One of the goals for COS Lite is to be able to ingest considerable amount of data on modest hardware. Load testing is useful for gaining insight into how to size observability clusters appropriately.
Method
- No resource limits set (for now).
- MicroK8s 1.24, Juju 2.9.34.
- Loki workload version was pinned to 2.4.1 (reason).
- The latest results were obtained with the following charm versions:
App | Version | Charm | Channel | Rev |
---|---|---|---|---|
alertmanager | 0.25.0 | alertmanager-k8s | edge | 64 |
cos-config | 3.5.0 | cos-configuration-k8s | edge | 31 |
grafana | 9.2.1 | grafana-k8s | edge | 76 |
loki | 2.4.1 | loki-k8s | edge | 80 |
prometheus | 2.42.0 | prometheus-k8s | edge | 119 |
scrape-config | n/a | prometheus-scrape-config-k8s | edge | 39 |
scrape-target | n/a | prometheus-scrape-target-k8s | edge | 25 |
traefik | 2.9.6 | traefik-k8s | edge | 124 |
The load test is using terraform to provision:
- COS Lite VM. Deployed from the cos-lite bundle with an overlay dedicated for the load test.
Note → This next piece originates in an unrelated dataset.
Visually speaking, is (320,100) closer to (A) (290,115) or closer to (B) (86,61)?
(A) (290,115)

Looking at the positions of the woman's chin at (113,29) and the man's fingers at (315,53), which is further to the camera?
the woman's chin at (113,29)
- Avalanche VM. Used as scrape targets for prometheus. The number of targets and the number of metrics per target are adjustable.
- Query VM. Used for “browser testing” with 20 “virtual eyeballs” looking at a grafana dashboard consisting of 600 log lines and 7200 graph points, refreshing every 5 sec.
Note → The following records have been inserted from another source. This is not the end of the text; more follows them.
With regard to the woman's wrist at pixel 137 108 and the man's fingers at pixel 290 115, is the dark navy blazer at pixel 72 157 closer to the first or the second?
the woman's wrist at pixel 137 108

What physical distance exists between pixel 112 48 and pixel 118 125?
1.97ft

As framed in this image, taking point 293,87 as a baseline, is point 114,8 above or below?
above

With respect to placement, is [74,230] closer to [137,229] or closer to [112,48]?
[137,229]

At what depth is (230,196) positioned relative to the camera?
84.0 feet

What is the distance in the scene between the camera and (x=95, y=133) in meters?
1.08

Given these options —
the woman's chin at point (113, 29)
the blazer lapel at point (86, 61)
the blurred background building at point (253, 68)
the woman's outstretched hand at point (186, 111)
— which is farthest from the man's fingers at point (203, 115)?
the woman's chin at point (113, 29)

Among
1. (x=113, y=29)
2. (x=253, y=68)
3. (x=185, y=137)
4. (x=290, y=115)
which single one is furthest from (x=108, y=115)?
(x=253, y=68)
- Loki log VM. Used for pushing logs to loki from multiple virtual targets (“streams”).
- Monitoring VM. Used for collecting metrics from the load test’s components for monitoring and producing performance data sheets.
Results
Metrics only | Logs only | Metrics and Logs | |
---|---|---|---|
Max scraped data points / min | 1,710,000 | - | 1,200,000 |
Max ingested log lines / min | - | 180,000 | 135,000 |
Storage (GB/day) | 4 | 54 | 50 |
Note that the results above do not leave any leeway. For production you should probably add >10% margin.
Discussion
VM resource usage
Load tests that run successfully for over 6h without incidents are marked as “PASSED”, and are used for constructing the datasheet. Passing tests are also used for curve fitting an approximation for resource usage.
In the diagram below:
- Numbers in square boxes represent passing tests.
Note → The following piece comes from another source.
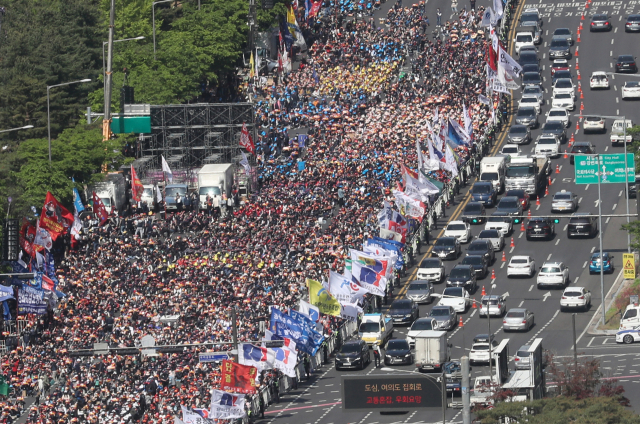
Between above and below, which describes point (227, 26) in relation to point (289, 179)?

- Red “X” represent failed tests.
- Gray dashed contours are the resource consumption estimation, based on curve fitting a linear function in two variables (
y = a1 * x1 + a2 * x2 + b
) to all the tests. - Some data points appear inconsistent with the trend. This is most likely due to changing conditions from test to test, such as: new charm release, compaction taking place close to recording final test data, or timing alignment of the querying browser instances producing a spike. As charms and juju stabilize, the numbers are expected to be more consistent in future tests.
- Log lines ingestion rate is CPU-limited, and and metrics ingestion rate is memory-limited.
Per-pod resource usage
In addition to the overall VM resource usage, we also look at the cpu and memory usage per pod (reported by kubectl top pod
).
- We need 0.8 CPU and 1.4 Gi memory for every 100,000 log lines per minute ingested by Loki.
- We need 0.12 CPU and 2.3 Gi memory for every 1,000,000 metrics datapoints per minute ingested by prometheus.
Pod | CPU | Memory |
---|---|---|
Loki | 0.75 / 100k | 1.3Gi / 100k |
Prometheus | 0.11 / 1M | 2.3Gi / 1M |
Table: pod resources needed for per-minute ingestion rates.
Conclusions
- The Grafana Labs stack that COS Lite is based on can ingest a substantial amount of data on fairly moderate hardware.
- Being unable to deploy the same charm revisions (workload versions) every single load test run introduced some jitter in the results.
- More load tests are needed to improve the prediction accuracy of the fitted curves.